RFLA Allied Health Team offering free workshop that explores triggers that lead to unhealthy eating

Adam Prudhomme

A free workshop that explores the link between emotional triggers and unhealthy eating habits will be offered through the Rural Frontenac Lennox and Addington Allied Health Team.

Led by registered dietician Paige Huycke, the four-session workshop known as Craving Change will run Nov. 8, 15 and 29 with the final session Dec. 6. Each session will run from 3 to 4:30 p.m. with the option to attend in person or virtually via Zoom.

Developed in partnership with a dietician and a physiologist, Craving Change is a regulated program that is offered by health teams across Canada. Huycke has been running the program locally for a handful of years now, though the program was forced to go on a bit of a hiatus during the pandemic.

“This is the first time I’ll be doing it as sort of a hybrid model, I have some in person spots and virtual spots,” said Huycke. “It is a really collaborative program. It’s not as much as me telling people what to eat or how much. It’s more the behavioural components of why we eat the way we do and how we can work around that.”

A total of 12 spots will be made available, mixed between those who want to attend in person and those who want to tune in virtually. The in person program will be held at the RFLA Allied Health Team office at 310 bridge St. W in Napanee.

Huycke says the program is designed to be a group effort, with plenty of discussion among participants.

“A lot of it is knowing that you’re not alone in these struggles,” she said. “Others are struggling in a very similar situation.”

Rather than simply list health eating options, the program takes a look at why people crave certain foods in certain situations. Participants are also given workbooks to keep with activities to work on during the week leading up to the next session.

### Assigned task 1
Turn the paragraph of the Craving Change article that begins "Led by registered dietician Paige Huycke" into a short bulleted list that keeps its main facts.
### Assigned task 2
Carry the article about the Craving Change workshop forward from its final sentence.
The data that follows has no connection to the article about the Craving Change workshop.

### Raw data
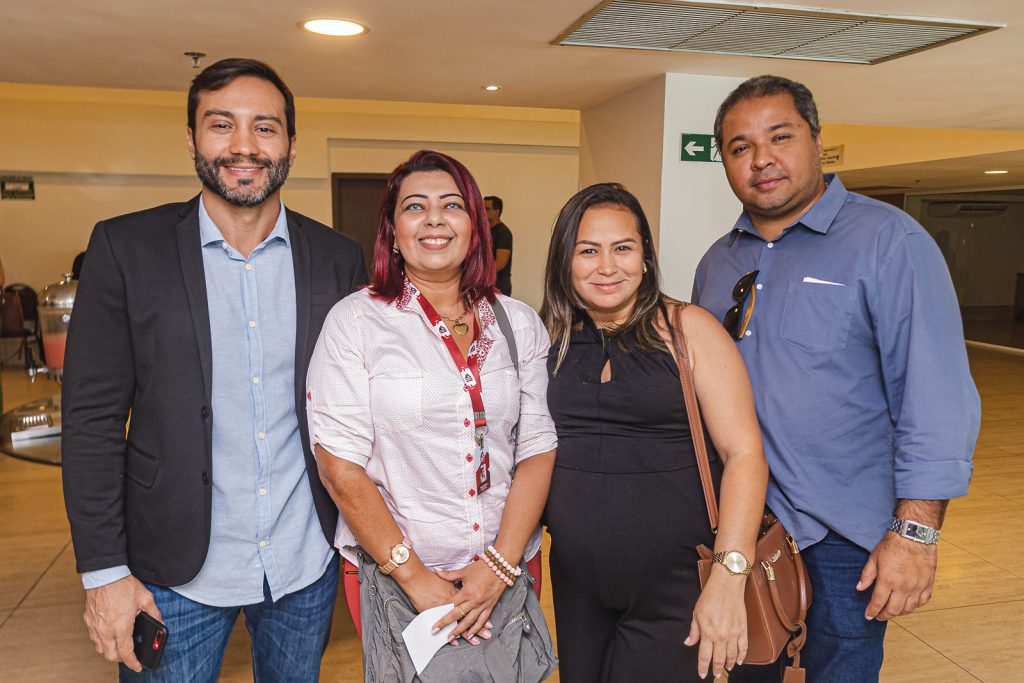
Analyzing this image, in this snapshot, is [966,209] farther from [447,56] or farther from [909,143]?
[447,56]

### Written answer 1
- Leader: registered dietician Paige Huycke
- Workshop: Craving Change, four sessions
- Dates: Nov. 8, 15 and 29, with the final session on Dec. 6
- Time: 3 to 4:30 p.m. each session
- Format: in person or virtually via Zoom

### Written answer 2
“We talk about marketing and why it’s so hard to make healthy choices when you’re waiting in line at the grocery store, waiting in line at Canadian Tire and there’s chocolate bars right there in front of you,” said Huycke. “We’re talking about eating under the influence of the environment, we talk a little bit about the environment around us, our eating environment. How we grew up as a child and how those eating behaviours that we formed from a young age have developed and shifted over time. The example I use is when you were a kid and went to the doctor, got a needle and felt hurt or sad and then sometimes they would give you a sucker or candy afterwards. You’re associating that feeling of hurt of sadness with sugar.”

The workshop also explores learned behaviours, biology and why people are conditioned to crave certain foods, how sleep can play a role and will help to uncover individual eating triggers.

“There’s something that they call the Change Buffet which is 14 different strategies that people can try to potentially change some of those emotional or comfort eating behaviours,” said Huycke. “There’s just finding different ways to comfort ourselves without food. There are 14 different ones because not every single one is going to resonate with every single person. It’s just providing a wide variety to see what might work.”